Exercise tasks -
[1] Translate this sentence from the post on PAGASA and class cancellations into Spanish: "My concern is the prolonged class cancellations."
[2] According to the post on PAGASA and class cancellations, at what time did PAGASA declare storm signal #1 over Metro Manila?
[3] Continue the post on PAGASA and class cancellations after its final sentence.

Tuesday, July 15, 2014

PAGASA 4: On Unjustified Class Cancellations

Yesterday, I was upset that the Philippine Atmospheric Geophysical and Astronomical Services Administration (PAGASA) declared public storm warning signal (PSWS) #1 over Metro Manila at 11:45am, when it was sunny, thin clouds above. So pre-school afternoon classes have been cancelled. My younger daughter who was excited to go to her 12:30 – 3:30pm class was sad when I told her that classes have been cancelled.

The range of PAGASA warning was far out, signal #1 from Marinduque & Burias Islands south of M.Manila up to Tarlac and Pangasinan in the north. Tropical storm  “Rammasun” (local name “Glenda”) was still several hundreds of kilometres away from any Philippine island when the storm signal was declared. I could understand putting Marinduque, Batangas, Quezon under signal #1 at 11:45am, but not Metro Manila. There was no strong rain the whole day yesterday until evening, until this morning.

Below, PAGASA graphics as of 11 am today.


As of 11am yesterday, PAGASA said,

"Forecast Positions: Tropical Storm“GLENDA” is expected to be in the vicinity of Virac Catanduanes by tomorrow morning and at 240 km Northwest of Dagupan City by Wednesday morning."

So a landfall about 20 hours away, in Catanduanes island far away from Metro Manila, was far out to declare signal #1. PAGASA was being paranoid.

Also yesterday at its 3:02pm advisory, PAGASA said,
"Expect thunderstorm over Nueva Ecija, Metro Manila and other areas of Rizal in the next 2 hours."

By 5 pm, there was no thunderstorm in M.Manila. So even a forecast for the next two hours, PAGASA can be imprecised. One reason why people and meteorological agencies like PAGASA and others under the UN World Meteorological Organization (WMO) should stop claiming with certainty that global temperature will rise by 1 or 2 or even 4 C some 100 years from now.

Some friends suggested that it is a “no win situation” for PAGASA, especially if they do not declare a storm signal and it pours hard, they will be blamed by the public.

Rainfall amount as of 9:40pm last night. Zero rainfall nationwide, 10 hours after the "signal #1" warning.

My concern is the prolonged class cancellations. All classes from pre-school to high school have been suspended today in Metro Manila and surrounding provinces; and there was class cancellation yesterday afternoon. And possible class cancellations again tomorrow as the storm exits the country. Up to 2 ½ days cancellation.

Given data -
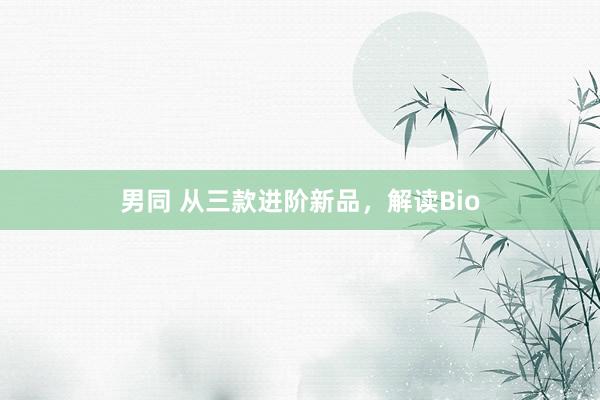 男同 从三款进阶新品，解读Bio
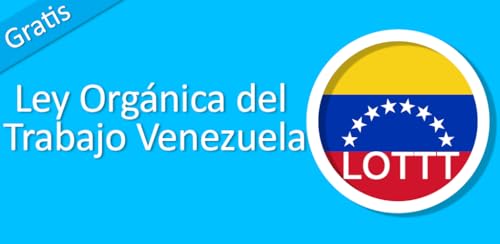 Ley de Trabajo Venezuela LOTTT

Numbered responses -
[1] Mi preocupación son las suspensiones prolongadas de clases.

[2] At 11:45am.

[3]
Paranoia can cause damages like loss of productivity. Parents pay for school fees and schools don't hold classes because of some paranoid weather announcement.

Problem here, no one can hold PAGASA liable. It has no contract with anyone of us, so it breaks not a single contract, so no one can sue it or penalize it, like cut its annual funding. We have gotten used to government inefficiencies that one inefficiency after another becomes tolerable and even defensible. The usual solution is to give more tax money to an inefficient agency. "Ayy inefficient sila, kulang kasi sa pondo, dagdagan natin."

Below, a news headline from Philippine Star yesterday. 


If one has a big event, say a musical/rock concert, and PAGASA says there will be storm signal #2 or #3 on the day of the event, the organizer cancels the event two  or three days ahead, and the storm was not even of signal #1 strength, who can the organizer blame and possibly ask for compensation for the damage? Not PAGASA, it has no contract anyone in the country except Congress. Sorry na lang tayo pag palpak forecasting nila. Most likely they will get additional funding from Congress next year. A monopoly is rewarded, not penalized, for its inefficiency. If it is a private forecasting company, it will go bankrupt if it continues to provide false forecasts.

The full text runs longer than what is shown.